> **Records provided**

-*-*-

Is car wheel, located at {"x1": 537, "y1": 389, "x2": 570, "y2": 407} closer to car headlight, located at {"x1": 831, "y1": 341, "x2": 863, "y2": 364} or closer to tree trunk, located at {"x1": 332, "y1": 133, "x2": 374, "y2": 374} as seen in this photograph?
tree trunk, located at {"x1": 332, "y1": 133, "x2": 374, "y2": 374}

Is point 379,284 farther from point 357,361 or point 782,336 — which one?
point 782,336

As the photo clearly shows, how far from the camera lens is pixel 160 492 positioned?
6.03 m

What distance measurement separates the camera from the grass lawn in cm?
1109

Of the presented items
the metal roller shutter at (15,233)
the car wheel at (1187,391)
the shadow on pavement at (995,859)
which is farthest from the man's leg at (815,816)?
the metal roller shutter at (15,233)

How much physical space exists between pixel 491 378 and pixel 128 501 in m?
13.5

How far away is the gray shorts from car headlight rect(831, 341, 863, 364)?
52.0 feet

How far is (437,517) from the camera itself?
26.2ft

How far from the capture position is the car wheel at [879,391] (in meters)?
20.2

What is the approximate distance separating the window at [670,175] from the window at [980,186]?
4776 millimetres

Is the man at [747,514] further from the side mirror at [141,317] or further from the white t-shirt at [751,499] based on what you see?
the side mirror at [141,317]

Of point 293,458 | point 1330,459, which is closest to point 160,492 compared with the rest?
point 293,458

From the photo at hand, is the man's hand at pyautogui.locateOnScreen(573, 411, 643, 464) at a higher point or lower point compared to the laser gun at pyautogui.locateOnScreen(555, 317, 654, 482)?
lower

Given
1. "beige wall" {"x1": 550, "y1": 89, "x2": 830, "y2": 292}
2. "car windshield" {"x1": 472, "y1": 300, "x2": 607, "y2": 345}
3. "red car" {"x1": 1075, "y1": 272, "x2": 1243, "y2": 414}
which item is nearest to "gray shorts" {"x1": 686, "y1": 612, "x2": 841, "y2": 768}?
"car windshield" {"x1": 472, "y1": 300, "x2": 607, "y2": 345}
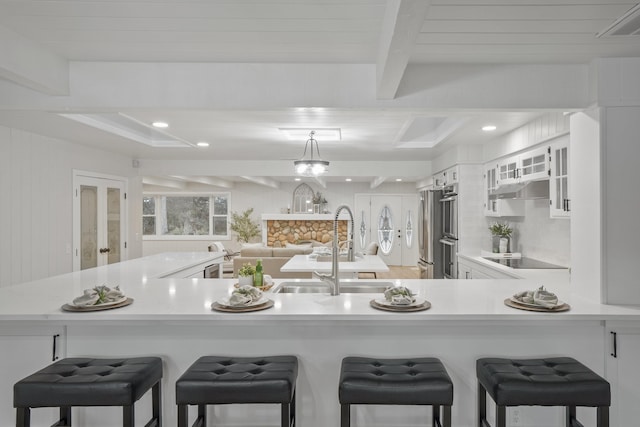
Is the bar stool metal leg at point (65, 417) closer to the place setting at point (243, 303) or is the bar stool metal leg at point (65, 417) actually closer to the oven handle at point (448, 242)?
the place setting at point (243, 303)

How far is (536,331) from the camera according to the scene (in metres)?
2.21

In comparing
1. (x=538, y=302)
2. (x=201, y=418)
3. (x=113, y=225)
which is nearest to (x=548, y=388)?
(x=538, y=302)

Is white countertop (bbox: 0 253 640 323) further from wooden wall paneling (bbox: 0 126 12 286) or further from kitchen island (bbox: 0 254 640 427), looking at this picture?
wooden wall paneling (bbox: 0 126 12 286)

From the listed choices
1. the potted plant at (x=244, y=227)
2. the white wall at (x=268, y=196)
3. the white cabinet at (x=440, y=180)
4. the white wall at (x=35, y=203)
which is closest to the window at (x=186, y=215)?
the white wall at (x=268, y=196)

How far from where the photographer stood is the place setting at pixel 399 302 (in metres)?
2.13

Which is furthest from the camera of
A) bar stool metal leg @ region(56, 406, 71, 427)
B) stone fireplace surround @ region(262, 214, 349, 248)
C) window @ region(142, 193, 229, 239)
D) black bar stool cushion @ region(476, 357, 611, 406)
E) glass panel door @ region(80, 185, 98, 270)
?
window @ region(142, 193, 229, 239)

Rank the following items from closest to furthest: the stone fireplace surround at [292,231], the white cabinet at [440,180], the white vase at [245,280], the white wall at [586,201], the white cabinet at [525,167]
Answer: the white wall at [586,201] → the white vase at [245,280] → the white cabinet at [525,167] → the white cabinet at [440,180] → the stone fireplace surround at [292,231]

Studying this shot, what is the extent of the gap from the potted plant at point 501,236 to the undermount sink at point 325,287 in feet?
7.84

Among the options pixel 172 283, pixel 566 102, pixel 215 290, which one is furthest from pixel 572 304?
pixel 172 283

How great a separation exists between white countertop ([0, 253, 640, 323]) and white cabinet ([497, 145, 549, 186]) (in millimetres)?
1275

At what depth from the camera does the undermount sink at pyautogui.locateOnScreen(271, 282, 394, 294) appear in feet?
9.84

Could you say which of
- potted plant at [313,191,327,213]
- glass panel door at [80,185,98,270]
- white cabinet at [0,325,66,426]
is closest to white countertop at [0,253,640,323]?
white cabinet at [0,325,66,426]

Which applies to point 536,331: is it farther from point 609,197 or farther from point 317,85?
point 317,85

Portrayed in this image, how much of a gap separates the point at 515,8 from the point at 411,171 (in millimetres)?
4819
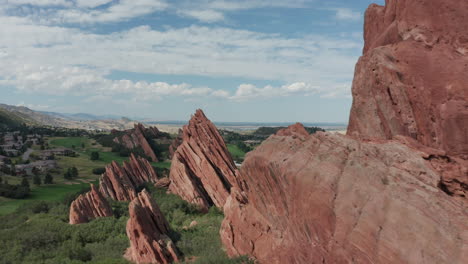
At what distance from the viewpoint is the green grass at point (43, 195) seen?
241ft

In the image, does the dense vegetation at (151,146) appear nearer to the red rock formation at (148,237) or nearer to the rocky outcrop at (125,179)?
the rocky outcrop at (125,179)

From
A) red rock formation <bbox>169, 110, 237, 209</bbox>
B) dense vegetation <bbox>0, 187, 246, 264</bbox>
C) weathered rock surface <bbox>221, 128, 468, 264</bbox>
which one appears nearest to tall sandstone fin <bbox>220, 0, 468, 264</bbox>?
weathered rock surface <bbox>221, 128, 468, 264</bbox>

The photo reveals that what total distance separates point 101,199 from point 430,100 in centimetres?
5667

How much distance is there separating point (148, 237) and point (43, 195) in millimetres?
64820

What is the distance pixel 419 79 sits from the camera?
22.1m

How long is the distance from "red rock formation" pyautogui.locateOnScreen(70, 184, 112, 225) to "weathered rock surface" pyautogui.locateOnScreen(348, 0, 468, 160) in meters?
50.0

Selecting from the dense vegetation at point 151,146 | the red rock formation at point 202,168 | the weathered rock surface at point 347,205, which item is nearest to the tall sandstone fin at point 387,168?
the weathered rock surface at point 347,205

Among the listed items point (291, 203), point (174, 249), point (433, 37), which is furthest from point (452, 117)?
point (174, 249)

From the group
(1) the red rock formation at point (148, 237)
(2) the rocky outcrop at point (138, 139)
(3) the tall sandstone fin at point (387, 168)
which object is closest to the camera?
(3) the tall sandstone fin at point (387, 168)

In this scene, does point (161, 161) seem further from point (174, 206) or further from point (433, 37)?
point (433, 37)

-*-*-

> **Problem requirements**
Please rewrite all of the material above, putting "car tire" wherever "car wheel" appears and keeping everything else the same. Leave the pictures out of your answer.

> **Worked answer**
Is car tire, located at {"x1": 537, "y1": 389, "x2": 570, "y2": 407} closer to car headlight, located at {"x1": 831, "y1": 341, "x2": 863, "y2": 364} or closer to tree trunk, located at {"x1": 332, "y1": 133, "x2": 374, "y2": 374} as seen in this photograph?
tree trunk, located at {"x1": 332, "y1": 133, "x2": 374, "y2": 374}

Is point 379,284 farther from point 357,361 or point 782,336 — which one?
point 782,336

As the photo clearly shows, how far from the camera lens is pixel 160 492 positioned?
6.03 m

What distance measurement separates the camera from the grass lawn in cm?
1109

Of the presented items
the metal roller shutter at (15,233)
the car tire at (1187,391)
the shadow on pavement at (995,859)
which is farthest from the man's leg at (815,816)?
the metal roller shutter at (15,233)

How much physical space exists between pixel 491 378 and pixel 128 501 in m?
13.5

How far away is the gray shorts from car headlight rect(831, 341, 863, 364)?
52.0 feet

How far is (437,517) from the camera itself?
26.2ft

How far from the capture position is the car tire at [879,391] (in meters)?
20.2

What is the approximate distance separating the window at [670,175] from the window at [980,186]?
4776 millimetres

Is the man at [747,514] further from the side mirror at [141,317] or further from the white t-shirt at [751,499] based on what you see?
the side mirror at [141,317]

Of point 293,458 | point 1330,459, which is closest to point 160,492 compared with the rest?
point 293,458

From the photo at hand, is the man's hand at pyautogui.locateOnScreen(573, 411, 643, 464) at a higher point or lower point compared to the laser gun at pyautogui.locateOnScreen(555, 317, 654, 482)?
lower

Given
1. "beige wall" {"x1": 550, "y1": 89, "x2": 830, "y2": 292}
2. "car windshield" {"x1": 472, "y1": 300, "x2": 607, "y2": 345}
3. "red car" {"x1": 1075, "y1": 272, "x2": 1243, "y2": 414}
which item is nearest to "gray shorts" {"x1": 686, "y1": 612, "x2": 841, "y2": 768}?
"car windshield" {"x1": 472, "y1": 300, "x2": 607, "y2": 345}
Is the bar stool metal leg at point (65, 417) closer to the place setting at point (243, 303) or is the bar stool metal leg at point (65, 417) actually closer to the oven handle at point (448, 242)?
the place setting at point (243, 303)

How far is (536,331) from the camera according to the scene (in metres)?
2.21

In comparing
1. (x=538, y=302)
2. (x=201, y=418)
3. (x=113, y=225)
which is nearest to (x=548, y=388)?
(x=538, y=302)

Is white countertop (bbox: 0 253 640 323) further from wooden wall paneling (bbox: 0 126 12 286) or further from kitchen island (bbox: 0 254 640 427), looking at this picture?
wooden wall paneling (bbox: 0 126 12 286)

From the listed choices
1. the potted plant at (x=244, y=227)
2. the white wall at (x=268, y=196)
3. the white cabinet at (x=440, y=180)
4. the white wall at (x=35, y=203)
which is closest to the window at (x=186, y=215)?
the white wall at (x=268, y=196)

How far from where the photographer stood is the place setting at pixel 399 302 (in metres)?
2.13

Which is furthest from the camera of
A) bar stool metal leg @ region(56, 406, 71, 427)
B) stone fireplace surround @ region(262, 214, 349, 248)
C) window @ region(142, 193, 229, 239)
D) black bar stool cushion @ region(476, 357, 611, 406)
E) glass panel door @ region(80, 185, 98, 270)
?
window @ region(142, 193, 229, 239)

Rank the following items from closest to furthest: the stone fireplace surround at [292,231], the white cabinet at [440,180], the white vase at [245,280], the white wall at [586,201], the white cabinet at [525,167]
Answer: the white wall at [586,201] → the white vase at [245,280] → the white cabinet at [525,167] → the white cabinet at [440,180] → the stone fireplace surround at [292,231]

Studying this shot, what is the extent of the gap from the potted plant at point 501,236 to the undermount sink at point 325,287 in feet?
7.84

Among the options pixel 172 283, pixel 566 102, pixel 215 290, which one is furthest from pixel 572 304?
pixel 172 283

How great a separation exists between white countertop ([0, 253, 640, 323]) and white cabinet ([497, 145, 549, 186]) (in millimetres)?
1275

At what depth from the camera does the undermount sink at pyautogui.locateOnScreen(271, 282, 394, 294) appear in feet?
9.84

Could you say which of
- potted plant at [313,191,327,213]
- glass panel door at [80,185,98,270]
- white cabinet at [0,325,66,426]
is closest to white countertop at [0,253,640,323]?
white cabinet at [0,325,66,426]

Which applies to point 536,331: is it farther from point 609,197 or farther from point 317,85?
point 317,85

Portrayed in this image, how much of a gap separates the point at 515,8 from the point at 411,171 (in millimetres)?
4819
At what distance from the viewpoint is the green grass at point (43, 195) seen?
241ft

In the image, does the dense vegetation at (151,146) appear nearer to the red rock formation at (148,237) or nearer to the rocky outcrop at (125,179)?
the rocky outcrop at (125,179)

From
A) red rock formation <bbox>169, 110, 237, 209</bbox>
B) dense vegetation <bbox>0, 187, 246, 264</bbox>
C) weathered rock surface <bbox>221, 128, 468, 264</bbox>
which one appears nearest to tall sandstone fin <bbox>220, 0, 468, 264</bbox>?
weathered rock surface <bbox>221, 128, 468, 264</bbox>

The photo reveals that what total distance separates point 101,199 from point 430,100 in centimetres?
5667

How much distance is there separating point (148, 237) and point (43, 195) in millimetres?
64820

What is the distance pixel 419 79 sits from the camera?
22.1m

How long is the distance from "red rock formation" pyautogui.locateOnScreen(70, 184, 112, 225) to "weathered rock surface" pyautogui.locateOnScreen(348, 0, 468, 160) in meters?
50.0

Selecting from the dense vegetation at point 151,146 | the red rock formation at point 202,168 | the weathered rock surface at point 347,205, which item is nearest to the tall sandstone fin at point 387,168?
the weathered rock surface at point 347,205

Among the listed items point (291, 203), point (174, 249), point (433, 37), which is furthest from point (452, 117)?
point (174, 249)

From the group
(1) the red rock formation at point (148, 237)
(2) the rocky outcrop at point (138, 139)
(3) the tall sandstone fin at point (387, 168)
which object is closest to the camera?
(3) the tall sandstone fin at point (387, 168)

In this scene, does point (161, 161) seem further from point (174, 206) or further from point (433, 37)?
point (433, 37)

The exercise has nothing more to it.